10 FIG. To study the ability for models to identify gamma exposure in mixed radiation fields using XRD, the assembled a dataset comprising 77 samples, which included 26 samples subjected to mixed-field exposure, 21 samples exposed to gamma-only radiation, and 30 non-irradiated controls. The study employed rule-based and tree-based classification algorithms. Categorical variables were converted to numeric dummy variables, and the dataset was divided into training and testing subsets, with 80% (60 samples) allocated for training and 20% (16 samples) for testing. The target variable was extracted as a Y matrix, while the remaining features comprised the X matrix. Both logistic regression and K-nearest neighbors (KNN) classifier algorithms were trained on the data, each achieving 100% classification accuracy. The performance of these models is demonstrated using a confusion matrix (see), which displayed true positives, true negatives, false positives, and false negatives for each class. These results confirmed that machine learning classification algorithms applied to XRD data could accurately predict the type of radiation field.

As used herein, the terms “approximately,” “about,” and similar expressions are intended to convey a degree of flexibility in the stated values and should be interpreted in accordance with standard usage in the relevant technical field. Where no established standard exists, such terms shall be understood to mean within ±10% of the associated stated value. This interpretation is intended to account for variations that may arise due to manufacturing tolerances, measurement limitations, or other practical considerations.

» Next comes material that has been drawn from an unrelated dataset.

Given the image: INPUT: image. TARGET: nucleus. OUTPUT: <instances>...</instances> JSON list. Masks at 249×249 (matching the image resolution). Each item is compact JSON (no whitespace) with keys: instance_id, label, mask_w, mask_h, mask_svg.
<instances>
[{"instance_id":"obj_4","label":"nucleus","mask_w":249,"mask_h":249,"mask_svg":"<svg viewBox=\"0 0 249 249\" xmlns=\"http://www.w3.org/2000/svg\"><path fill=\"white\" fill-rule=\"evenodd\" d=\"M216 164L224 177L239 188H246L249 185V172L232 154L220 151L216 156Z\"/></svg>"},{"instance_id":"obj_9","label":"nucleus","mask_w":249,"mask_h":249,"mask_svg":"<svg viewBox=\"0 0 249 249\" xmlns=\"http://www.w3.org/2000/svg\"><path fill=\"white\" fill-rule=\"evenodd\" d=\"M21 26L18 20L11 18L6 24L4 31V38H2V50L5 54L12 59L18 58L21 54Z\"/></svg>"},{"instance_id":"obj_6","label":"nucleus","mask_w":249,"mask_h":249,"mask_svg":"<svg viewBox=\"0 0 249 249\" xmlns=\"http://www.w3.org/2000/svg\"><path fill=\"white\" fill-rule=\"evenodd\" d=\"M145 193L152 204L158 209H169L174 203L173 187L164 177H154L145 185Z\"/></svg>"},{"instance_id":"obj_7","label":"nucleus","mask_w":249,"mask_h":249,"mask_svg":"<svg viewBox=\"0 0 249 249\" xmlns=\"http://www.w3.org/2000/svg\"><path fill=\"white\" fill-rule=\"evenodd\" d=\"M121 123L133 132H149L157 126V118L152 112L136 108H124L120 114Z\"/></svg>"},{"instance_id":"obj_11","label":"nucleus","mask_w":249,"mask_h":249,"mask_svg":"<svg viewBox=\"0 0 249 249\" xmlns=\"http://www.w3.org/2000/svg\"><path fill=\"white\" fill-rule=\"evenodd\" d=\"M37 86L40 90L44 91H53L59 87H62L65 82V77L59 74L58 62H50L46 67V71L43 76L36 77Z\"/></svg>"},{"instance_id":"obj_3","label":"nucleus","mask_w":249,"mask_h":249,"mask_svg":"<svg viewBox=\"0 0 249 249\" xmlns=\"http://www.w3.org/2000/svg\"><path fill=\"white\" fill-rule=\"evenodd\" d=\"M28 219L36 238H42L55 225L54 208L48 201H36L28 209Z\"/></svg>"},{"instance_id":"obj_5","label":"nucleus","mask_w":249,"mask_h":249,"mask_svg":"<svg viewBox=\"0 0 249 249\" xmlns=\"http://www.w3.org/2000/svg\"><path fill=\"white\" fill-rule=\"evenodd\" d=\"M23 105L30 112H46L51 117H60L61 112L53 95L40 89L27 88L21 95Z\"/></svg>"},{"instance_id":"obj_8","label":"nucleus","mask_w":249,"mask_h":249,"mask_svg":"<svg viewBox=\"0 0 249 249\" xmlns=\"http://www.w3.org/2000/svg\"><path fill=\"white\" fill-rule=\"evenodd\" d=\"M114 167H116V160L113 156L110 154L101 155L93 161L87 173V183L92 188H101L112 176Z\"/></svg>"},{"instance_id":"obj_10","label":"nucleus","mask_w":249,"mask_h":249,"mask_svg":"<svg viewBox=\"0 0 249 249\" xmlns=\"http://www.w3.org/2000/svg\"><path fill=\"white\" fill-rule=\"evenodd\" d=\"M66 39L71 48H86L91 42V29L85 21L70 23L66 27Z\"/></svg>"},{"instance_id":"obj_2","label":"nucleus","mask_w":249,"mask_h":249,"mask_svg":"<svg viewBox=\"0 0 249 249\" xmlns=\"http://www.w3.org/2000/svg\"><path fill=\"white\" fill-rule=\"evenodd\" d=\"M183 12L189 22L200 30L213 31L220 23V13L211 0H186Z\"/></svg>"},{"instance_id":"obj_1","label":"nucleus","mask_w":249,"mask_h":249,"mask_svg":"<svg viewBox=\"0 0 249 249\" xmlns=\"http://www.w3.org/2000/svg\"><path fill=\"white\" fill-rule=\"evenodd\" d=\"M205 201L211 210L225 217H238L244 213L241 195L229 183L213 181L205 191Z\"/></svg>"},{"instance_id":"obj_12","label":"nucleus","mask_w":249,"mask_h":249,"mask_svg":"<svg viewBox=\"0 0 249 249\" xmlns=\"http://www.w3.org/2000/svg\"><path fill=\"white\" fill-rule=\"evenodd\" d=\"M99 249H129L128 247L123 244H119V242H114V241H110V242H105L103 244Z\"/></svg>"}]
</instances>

Any discussion of theories of operation or underlying principles herein is provided solely for explanatory purposes. Such descriptions are not intended to limit the scope of the claimed subject matter in any way. The technology disclosed may function in accordance with these theories or in other ways without departing from the scope of the claims.

Terms such as “over,” “under,” “above,” “below,” and similar expressions are used herein to describe relative positions of elements and are not intended to require any particular absolute orientation. For example, a layer described as being “on top of” or “over” another layer may, in an assembled device, be positioned beneath that other layer. Such terminology is used for convenience of description and does not limit the scope of the claimed subject matter.

The specific examples, embodiments, and experimental results described herein are provided solely for purposes of illustration. They are not intended to represent the only forms in which the disclosed technology may be practiced. Variations, modifications, and alternative implementations will be apparent to those skilled in the art in view of this disclosure. The scope of the claimed subject matter encompasses such alternatives and is not limited to the particular examples presented. Accordingly, the examples and experiments should not be construed as limiting the invention in any way.